Константин Шамрай, Камерный зал филармонии, 15 апреля, четыре сонаты Бетховена (2,9,10,21)
Всё, что ниже, я пишу с оговоркой «производит впечатление». Возможно, всё иначе
Не смею настаивать. Но не могу не высказать.
Первое, что видишь - исполнитель закрыт для публики. Закрытостью человека, наполненного от края до края.. музыкой, чувством, напряженным ожиданием, предвкушением, ответственностью. Закрытостью одинокого воина искусства, который ничего не передает из рук в руки, а только из сердца .. И он может лишь отдавать, никогда не вопрошая, принят ли его дар другим сердцем. Закрытостью беззащитности, когда вот сейчас откроется всё, что может быть открыто, и только и остается при этом надеяться, что никто в эти минуты не нарушит невидимую границу.
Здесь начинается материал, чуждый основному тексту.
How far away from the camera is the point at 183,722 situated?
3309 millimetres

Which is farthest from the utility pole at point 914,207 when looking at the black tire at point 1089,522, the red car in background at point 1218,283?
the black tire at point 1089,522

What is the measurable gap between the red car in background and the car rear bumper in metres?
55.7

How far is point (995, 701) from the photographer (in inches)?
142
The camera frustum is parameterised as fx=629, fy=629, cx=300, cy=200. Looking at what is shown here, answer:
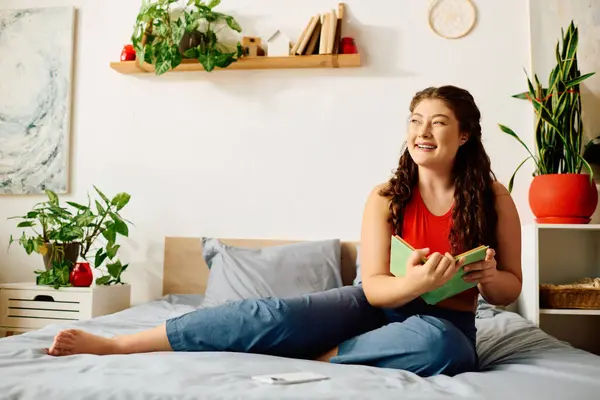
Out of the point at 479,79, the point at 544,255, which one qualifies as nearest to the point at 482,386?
the point at 544,255

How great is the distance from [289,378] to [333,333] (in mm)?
364

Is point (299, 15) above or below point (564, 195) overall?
above

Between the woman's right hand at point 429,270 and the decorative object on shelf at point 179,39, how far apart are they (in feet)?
6.02

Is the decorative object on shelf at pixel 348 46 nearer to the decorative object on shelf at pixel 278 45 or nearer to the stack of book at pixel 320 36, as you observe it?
the stack of book at pixel 320 36

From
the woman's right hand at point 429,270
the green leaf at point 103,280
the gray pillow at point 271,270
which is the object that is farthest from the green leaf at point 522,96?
the green leaf at point 103,280

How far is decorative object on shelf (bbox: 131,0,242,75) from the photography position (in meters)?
3.02

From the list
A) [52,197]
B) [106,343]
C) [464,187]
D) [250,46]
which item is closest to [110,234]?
[52,197]

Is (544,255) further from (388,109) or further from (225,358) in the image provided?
(225,358)

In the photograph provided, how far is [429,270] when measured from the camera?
4.70 ft

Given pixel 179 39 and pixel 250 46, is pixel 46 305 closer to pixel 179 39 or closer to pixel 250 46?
pixel 179 39

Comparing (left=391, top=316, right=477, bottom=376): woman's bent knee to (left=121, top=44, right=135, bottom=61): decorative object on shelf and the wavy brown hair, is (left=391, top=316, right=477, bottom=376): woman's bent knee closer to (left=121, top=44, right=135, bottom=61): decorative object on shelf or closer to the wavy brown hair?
the wavy brown hair

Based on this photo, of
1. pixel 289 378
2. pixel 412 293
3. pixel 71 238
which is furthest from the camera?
pixel 71 238

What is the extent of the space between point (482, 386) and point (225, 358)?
565 mm

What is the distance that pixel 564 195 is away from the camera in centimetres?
255
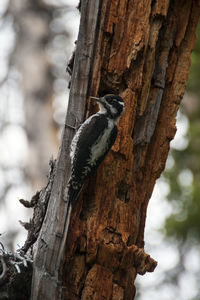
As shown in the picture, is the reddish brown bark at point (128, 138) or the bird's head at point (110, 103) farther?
the bird's head at point (110, 103)

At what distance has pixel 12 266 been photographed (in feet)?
12.6

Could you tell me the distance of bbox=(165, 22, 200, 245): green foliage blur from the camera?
729 centimetres

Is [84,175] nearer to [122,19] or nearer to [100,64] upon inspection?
[100,64]

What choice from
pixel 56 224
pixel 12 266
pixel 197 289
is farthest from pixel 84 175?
pixel 197 289

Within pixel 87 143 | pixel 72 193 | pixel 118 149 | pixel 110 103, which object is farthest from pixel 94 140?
pixel 72 193

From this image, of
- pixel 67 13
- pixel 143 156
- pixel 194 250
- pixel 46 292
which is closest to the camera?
pixel 46 292

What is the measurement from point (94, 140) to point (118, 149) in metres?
0.23

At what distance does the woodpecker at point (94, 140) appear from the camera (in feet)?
13.0

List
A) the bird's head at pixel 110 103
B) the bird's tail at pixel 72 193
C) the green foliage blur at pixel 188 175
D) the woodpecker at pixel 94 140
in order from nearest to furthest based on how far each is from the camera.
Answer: the bird's tail at pixel 72 193 < the woodpecker at pixel 94 140 < the bird's head at pixel 110 103 < the green foliage blur at pixel 188 175

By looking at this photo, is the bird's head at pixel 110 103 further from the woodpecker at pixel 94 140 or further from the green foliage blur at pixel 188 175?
the green foliage blur at pixel 188 175

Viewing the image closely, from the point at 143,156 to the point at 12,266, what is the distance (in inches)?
48.9

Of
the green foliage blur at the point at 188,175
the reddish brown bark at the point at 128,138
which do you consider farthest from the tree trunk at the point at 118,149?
the green foliage blur at the point at 188,175

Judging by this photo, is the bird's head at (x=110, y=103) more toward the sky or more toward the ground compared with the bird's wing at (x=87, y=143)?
more toward the sky

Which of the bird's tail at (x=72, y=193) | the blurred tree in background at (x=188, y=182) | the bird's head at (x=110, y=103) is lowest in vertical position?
the bird's tail at (x=72, y=193)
По слышимой музыке ожидаешь увидеть внешние проявления столь полной сосредоточенности и выразительности. Но лишь глубокий очерк скул и движения губ выдают волнение. Да руки из легких становятся совсем невесомыми.
Мастерство исполнения столь высокое, что кажется, исполнялись сонаты не для пятидесяти человек в камерном зале, а в Альберт-холле
для самой требовательной аудитории. Или вообще для кого-то невидимого.
Музыка захватывает и начинаешь не просто слушать, но слышать и наслаждаться точностью интонаций, легкими быстрыми "ручьями" звуков, громкими требовательными акцентами Бетховена, всей внезапностью и страстностью сонат.
Впечатление, что перед нами не просто исполнили сонаты Бетховена, а бережно передали некую традицию исполнения. Возможно, даже традицию давнюю, передаваемую от современников самого автора. Настолько всё было осознанно, отточено и не случайно.
Константин человек незаурядный, и я говорю не о музыкальности, а об общем уровне развития и способностей, который прошедшего все ступени обучения солиста филармонии превращает в завораживающе интересного публике исполнителя и, как мне кажется, помогает ему успешно решать множество задач. Если говорить о музыкальности, то его несомненного таланта достаточно, чтобы цена исполнения для него самого была колоссальной, но не титанической, и оставались силы и место для поглощённости самой музыкой, для её переживания, насыщения и наслаждения ею, для страстного осознания себя в музыке сейчас, в этот момент.
Концентрация внимания исполнителя потрясающая. В краткий перерыв между частями мне даже на миг стало страшно : а, вдруг, не соберется. Какой ценой, привычной для него, но совершенно невообразимой для меня, дается требуемое для исполнения сосредоточение : только руки, только сердце, непрерывный тончайший ритм, точность внутренней интонации, проживания …только, только .. и единый образ, длящийся сквозь все музыкальные фразы, единое чувство, собирающее секунды..минуты музыки в Единое.
Смотришь, слушаешь, и мучительно пытаешься понять, в чём источник потрясения, которое переживаешь.
Возможно, в том, что музыкант и его отношения с музыкой, как с живой душой, становятся единственно живой реальностью.
Возможно, верным будет, что во время исполнения перед Константином не клавиши рояля, а сияющий простор, светлейший мир музыки. На миг на пороге этого сияния видится женщина, потому что с такой пронзительной любовью и проникновенностью мужчина может отдаваться только женщине. Но лишь на миг. В этом открывшемся просторе видится вся история музыки, все творившие и вдохновлявшие её, все их мечты, сбывшиеся и несбывшиеся, их радости и страдания, .. Иногда пианист поднимает взгляд от клавиш и устремляет его всё выше, как расправляет крылья, и, кажется, только рояль удерживает его рядом с нами.
В этом мире можно жить полнее, чем в реальности. И дверь в этот мир открывают для нас немногие исполнители. И немногие открывают его для себя.
Странно, что после такого концерта музыкант спокойно выйдет из зала, .. оденется и .. поедет домой. Странно, что он вернется в наш мир. А вернется ли? У меня, вот, никак не получается.